10.12.2009

Shopping and Pain

So, Friday I went out shopping with some friends on a quest for jeans for one of them.  Fairly uneventful except that I got motion sick in the car, which hasn't happened to me in several months.  Joy.  At least I didn't barf.

Saturday, Tom and I decided to check out a Goodwill store just to see what we could find.  This would have been more enjoyable if I hadn't suddenly started having double-over, OMG-WTF-there's-an-incubus-in-my-abdomen cramps.  I toughed it out.  Didn't find much besides a fairly decent haul of sci-fi/fantasy paperbacks and a cardigan for Tom.  No luck in the velour sweatsuits (I like the nicer ones with the hoody and pants because they're comfy but I feel comfortable venturing forth in public in them) or in corduroy jumpers or dresses that aren't disgustingly cutesy or matronly.

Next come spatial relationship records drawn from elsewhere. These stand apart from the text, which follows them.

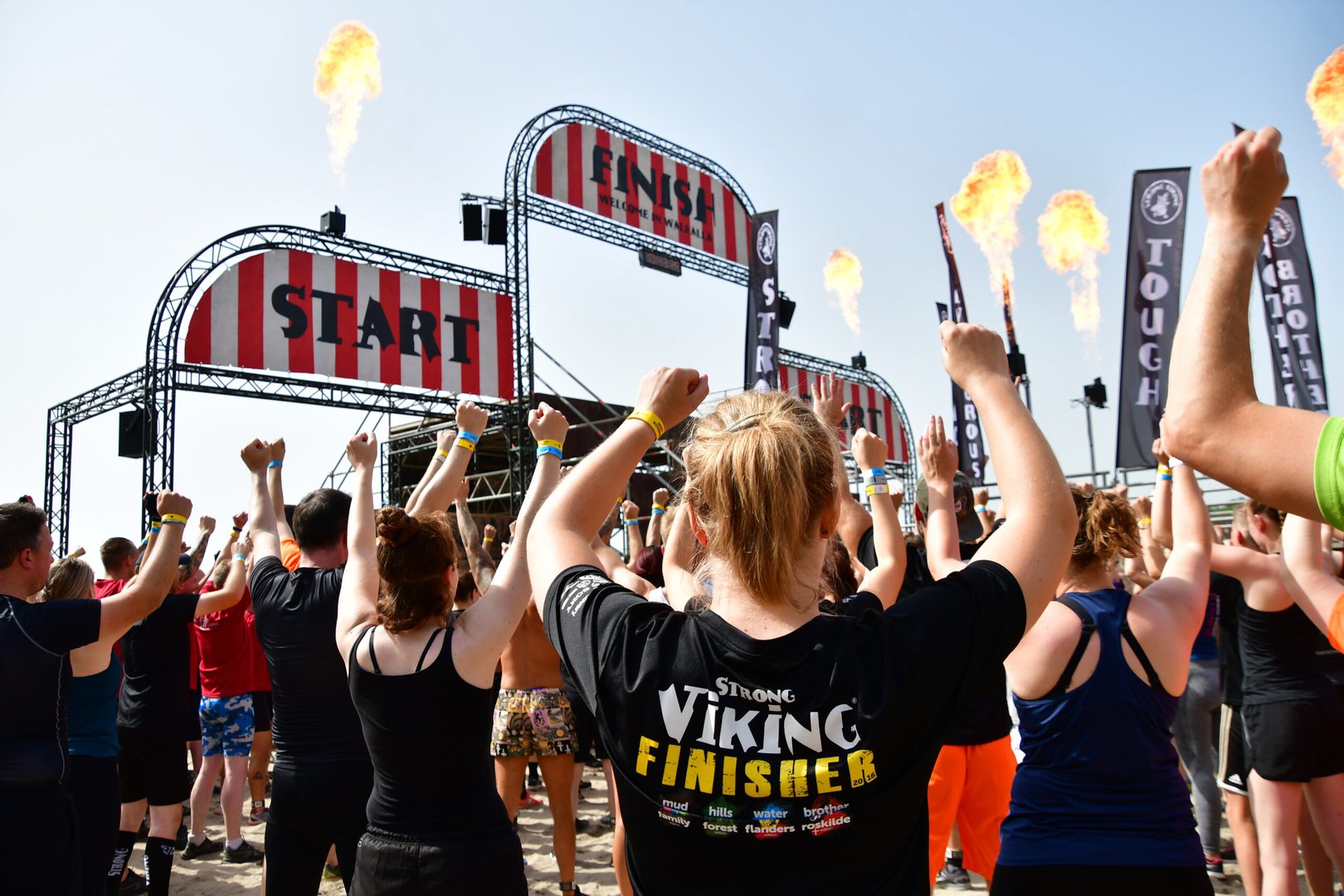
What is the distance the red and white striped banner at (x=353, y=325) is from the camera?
1450 cm

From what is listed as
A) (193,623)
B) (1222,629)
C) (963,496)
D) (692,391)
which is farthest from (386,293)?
(692,391)

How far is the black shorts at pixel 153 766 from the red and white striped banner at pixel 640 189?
14156 mm

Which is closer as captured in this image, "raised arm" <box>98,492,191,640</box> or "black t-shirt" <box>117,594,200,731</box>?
"raised arm" <box>98,492,191,640</box>

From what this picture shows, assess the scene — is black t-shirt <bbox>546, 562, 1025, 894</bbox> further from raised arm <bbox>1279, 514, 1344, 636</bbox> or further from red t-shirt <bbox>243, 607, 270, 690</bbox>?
red t-shirt <bbox>243, 607, 270, 690</bbox>

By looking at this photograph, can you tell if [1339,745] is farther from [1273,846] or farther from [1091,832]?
[1091,832]

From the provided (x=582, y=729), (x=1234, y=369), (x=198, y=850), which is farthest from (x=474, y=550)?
(x=1234, y=369)

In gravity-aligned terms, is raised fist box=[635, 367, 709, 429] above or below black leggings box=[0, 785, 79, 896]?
above

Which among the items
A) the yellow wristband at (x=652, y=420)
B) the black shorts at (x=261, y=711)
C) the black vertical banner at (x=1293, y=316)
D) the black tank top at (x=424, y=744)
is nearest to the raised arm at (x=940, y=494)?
the yellow wristband at (x=652, y=420)

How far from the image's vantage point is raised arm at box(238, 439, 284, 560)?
4051 mm

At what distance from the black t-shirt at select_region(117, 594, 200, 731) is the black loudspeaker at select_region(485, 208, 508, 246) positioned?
41.6 feet

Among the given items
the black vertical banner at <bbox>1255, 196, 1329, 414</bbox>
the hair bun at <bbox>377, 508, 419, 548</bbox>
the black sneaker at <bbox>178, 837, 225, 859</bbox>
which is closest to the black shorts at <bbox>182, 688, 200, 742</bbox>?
the black sneaker at <bbox>178, 837, 225, 859</bbox>

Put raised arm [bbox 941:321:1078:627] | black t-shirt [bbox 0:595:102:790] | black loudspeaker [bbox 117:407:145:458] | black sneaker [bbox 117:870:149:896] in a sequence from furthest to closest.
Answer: black loudspeaker [bbox 117:407:145:458], black sneaker [bbox 117:870:149:896], black t-shirt [bbox 0:595:102:790], raised arm [bbox 941:321:1078:627]

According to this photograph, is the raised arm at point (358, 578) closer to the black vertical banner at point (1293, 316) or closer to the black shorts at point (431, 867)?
the black shorts at point (431, 867)

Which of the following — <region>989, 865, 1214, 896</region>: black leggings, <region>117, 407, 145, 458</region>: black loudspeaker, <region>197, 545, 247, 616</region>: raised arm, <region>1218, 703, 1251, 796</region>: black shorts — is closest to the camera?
<region>989, 865, 1214, 896</region>: black leggings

Saturday evening the worst migraine I've had in a very long time hit.  I suspect the motion sickness on Friday was part of the "aura." prodrome.  Anyway, it started off like one of my typical migraines that I get every 10 days or so - sucktastic, but I can take some Excedrine, find a quiet spot and read or sleep and deal.  Then it decided to get extra evil on me.  Yeah...I thought someone was driving an ice-pick through my skull.  My eyes kept slipping out of focus.  I started sweating.  And I started getting nauseous.  Anyway, I managed to get to sleep.  And woke up Sunday with the migraine still there.  And the nausea was worse.  And I was having hot and cold flashes and sweating.  And feeling rather...giddy.

I finally got rid of it (mostly) very late Sunday night, possibly early Monday morning.  I hate these.  The pain sucks, but that isn't what bothers me the most.  It's the nausea and hot/cold flashes and skin being over sensitive and giddiness or lightheadedness or anxiety or whatever the hell it is that I really, really hate.  It makes me feel slightly panicky and slightly like I'm not quite in control.  It's dreadful.  It isn't precisely a panic attack, but it is sort of similar, though it lasts a while.  And it puts me in mind of some of my worst moments mentally and emotionally, which probably doesn't help matters.  Anyway, talking about it/through it seems to help, thus this post.  Having Oreo decide to shove my laptop off my lap and occupy it himself also helps, as I discovered last night.

Anyway, I'm still feeling a bit fragile - the migraine hangover, I call it.    Hopefully another day of rest will help.